Top of SOURCE DOCUMENT

February 17, 2012

More gently on adoptive parent entitlement

Thank you to everyone who commented on my post on Monday. I always learn from your comments, here and in other venues, and again took away new perspectives.  I'm glad that Von reminded everyone of the sensitivity of an adopted person's name - thank you!  Although as an adoptive parent I find it sad when adoptive parents restrict their children through adoption from family traditions of any sort, including names, I understand that for the adopted person retaining the original name may be even more important than being included in such family traditions.

There is one comment that I think deserves some additional attention - here it is verbatim:
We adopted internationally and went through the home study and you are so wrong when you say it is easy. 
The Home Sttudy was not easy at all. In fact I think every bio parent should go through what we did before they start their families.

We were told to promise to at least try to expose our daughter to her culture. We are doing so now at age 3. 
We were asked several times "do you realize this adoption will make your family bi racial." that was the stupidest question and there were many other stupid questions. The questions just fell short of asking how often my husband and I have sex. I would have replied none of your damn business and get out of my house.

This one was hard to read, for several reasons: its disappointing expression of entitlement for one, and on a personal level, the fact that I thought some of the same things back when my husband and I first encountered adoption.

I pick up the entitlement from the sureness of the statements and the comparison they draw between  adoptive parents and those who give birth to their children. Adoptive parents need to lose that sense of unfairness, and fast. Our path to parenthood has legal repercussions that make a homestudy necessary, our children have different needs and we have different parenting responsibilities.

Of course, it's easy for me to say this now. I once thought the homestudy was really hard, too. I can remember thinking how unfair it was for someone who would surely be a good parent to have to go through that kind of intrusion, particularly when the news was full of stories about neglectful, abusive and even murderous parents. Like many others, I came to adoption through infertility, and also remember the feeling that no one should have to go through everything we were going through to do the most natural thing in the world.  When I opened my mind to adoption, I expected the process to go my way, and became angry when it didn't.

So I get the feeling of entitlement this comment expresses, I do.  I also know that three years is more than enough time for any adoptive parent to realize that the homestudy, invasive though it may have felt, was no more than a temporary, but necessary, inconvenience.  Dead easy, really, when you compare it with the complexities and losses in adoption that adopted persons and their parents live with.

10 comments:

Anonymous said...

"The Home Sttudy was not easy at all. In fact I think every bio parent should go through what we did before they start their families."

I think this statement is absolutely ludicrous and yes, it most certainly does smack of entitlement.

Bottom of SOURCE DOCUMENT

> _WHAT THIS TASK INVOLVES_: Say whether each statement agrees with the post on adoptive parent entitlement, giving yes or no and quoting the words that decide it: (a) The writer came to adoption through infertility. (b) The quoted commenter's daughter is now five. (c) The writer calls the homestudy a lasting burden. Answer using only the post above.

Top of RECORD EXCERPTS

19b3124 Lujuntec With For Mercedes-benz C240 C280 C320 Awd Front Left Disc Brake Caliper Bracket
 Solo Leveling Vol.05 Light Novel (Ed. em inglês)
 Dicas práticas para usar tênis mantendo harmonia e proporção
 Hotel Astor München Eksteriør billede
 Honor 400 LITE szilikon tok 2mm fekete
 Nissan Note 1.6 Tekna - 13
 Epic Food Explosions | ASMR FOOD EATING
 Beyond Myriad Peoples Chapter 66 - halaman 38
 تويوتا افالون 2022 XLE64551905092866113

Bottom of RECORD EXCERPTS

> _RESPONSE AREA_:
(a) Yes: "Like many others, I came to adoption through infertility"
(b) No: "We are doing so now at age 3."
(c) No: "was no more than a temporary, but necessary, inconvenience."